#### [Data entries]

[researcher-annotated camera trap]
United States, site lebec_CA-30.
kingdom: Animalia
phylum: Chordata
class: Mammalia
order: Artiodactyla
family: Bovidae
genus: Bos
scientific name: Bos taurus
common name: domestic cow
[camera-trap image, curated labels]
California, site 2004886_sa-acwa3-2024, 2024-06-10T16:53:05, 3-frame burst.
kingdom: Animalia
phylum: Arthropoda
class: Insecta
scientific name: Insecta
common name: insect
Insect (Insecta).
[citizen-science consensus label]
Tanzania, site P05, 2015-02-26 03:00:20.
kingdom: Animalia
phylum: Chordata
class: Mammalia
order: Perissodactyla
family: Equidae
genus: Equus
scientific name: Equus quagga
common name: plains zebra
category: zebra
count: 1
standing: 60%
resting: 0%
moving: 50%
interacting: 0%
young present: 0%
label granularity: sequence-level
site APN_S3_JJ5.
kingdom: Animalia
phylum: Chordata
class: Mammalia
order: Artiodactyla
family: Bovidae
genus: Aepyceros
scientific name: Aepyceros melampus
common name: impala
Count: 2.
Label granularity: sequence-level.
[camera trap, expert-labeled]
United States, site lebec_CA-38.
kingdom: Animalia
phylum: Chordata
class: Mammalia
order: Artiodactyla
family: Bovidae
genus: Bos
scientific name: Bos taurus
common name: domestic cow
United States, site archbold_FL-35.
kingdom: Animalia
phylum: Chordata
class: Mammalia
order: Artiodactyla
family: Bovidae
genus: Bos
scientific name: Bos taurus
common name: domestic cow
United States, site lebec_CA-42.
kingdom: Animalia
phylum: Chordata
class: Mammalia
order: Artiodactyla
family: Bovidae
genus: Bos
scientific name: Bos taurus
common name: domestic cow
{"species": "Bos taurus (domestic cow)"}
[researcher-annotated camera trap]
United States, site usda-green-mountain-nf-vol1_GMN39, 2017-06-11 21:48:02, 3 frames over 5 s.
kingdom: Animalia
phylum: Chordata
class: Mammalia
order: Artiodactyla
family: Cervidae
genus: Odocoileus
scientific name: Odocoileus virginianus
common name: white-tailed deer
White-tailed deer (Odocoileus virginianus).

#### [WHAT THE EXERCISE ASKS]
Give back each record exactly, from the first line through the last.

#### [SOLUTION FOR THIS PROBLEM]
[researcher-annotated camera trap]
United States, site lebec_CA-30.
kingdom: Animalia
phylum: Chordata
class: Mammalia
order: Artiodactyla
family: Bovidae
genus: Bos
scientific name: Bos taurus
common name: domestic cow
[camera-trap image, curated labels]
California, site 2004886_sa-acwa3-2024, 2024-06-10T16:53:05, 3-frame burst.
kingdom: Animalia
phylum: Arthropoda
class: Insecta
scientific name: Insecta
common name: insect
Insect (Insecta).
[citizen-science consensus label]
Tanzania, site P05, 2015-02-26 03:00:20.
kingdom: Animalia
phylum: Chordata
class: Mammalia
order: Perissodactyla
family: Equidae
genus: Equus
scientific name: Equus quagga
common name: plains zebra
category: zebra
count: 1
standing: 60%
resting: 0%
moving: 50%
interacting: 0%
young present: 0%
label granularity: sequence-level
site APN_S3_JJ5.
kingdom: Animalia
phylum: Chordata
class: Mammalia
order: Artiodactyla
family: Bovidae
genus: Aepyceros
scientific name: Aepyceros melampus
common name: impala
Count: 2.
Label granularity: sequence-level.
[camera trap, expert-labeled]
United States, site lebec_CA-38.
kingdom: Animalia
phylum: Chordata
class: Mammalia
order: Artiodactyla
family: Bovidae
genus: Bos
scientific name: Bos taurus
common name: domestic cow
United States, site archbold_FL-35.
kingdom: Animalia
phylum: Chordata
class: Mammalia
order: Artiodactyla
family: Bovidae
genus: Bos
scientific name: Bos taurus
common name: domestic cow
United States, site lebec_CA-42.
kingdom: Animalia
phylum: Chordata
class: Mammalia
order: Artiodactyla
family: Bovidae
genus: Bos
scientific name: Bos taurus
common name: domestic cow
{"species": "Bos taurus (domestic cow)"}
[researcher-annotated camera trap]
United States, site usda-green-mountain-nf-vol1_GMN39, 2017-06-11 21:48:02, 3 frames over 5 s.
kingdom: Animalia
phylum: Chordata
class: Mammalia
order: Artiodactyla
family: Cervidae
genus: Odocoileus
scientific name: Odocoileus virginianus
common name: white-tailed deer
White-tailed deer (Odocoileus virginianus).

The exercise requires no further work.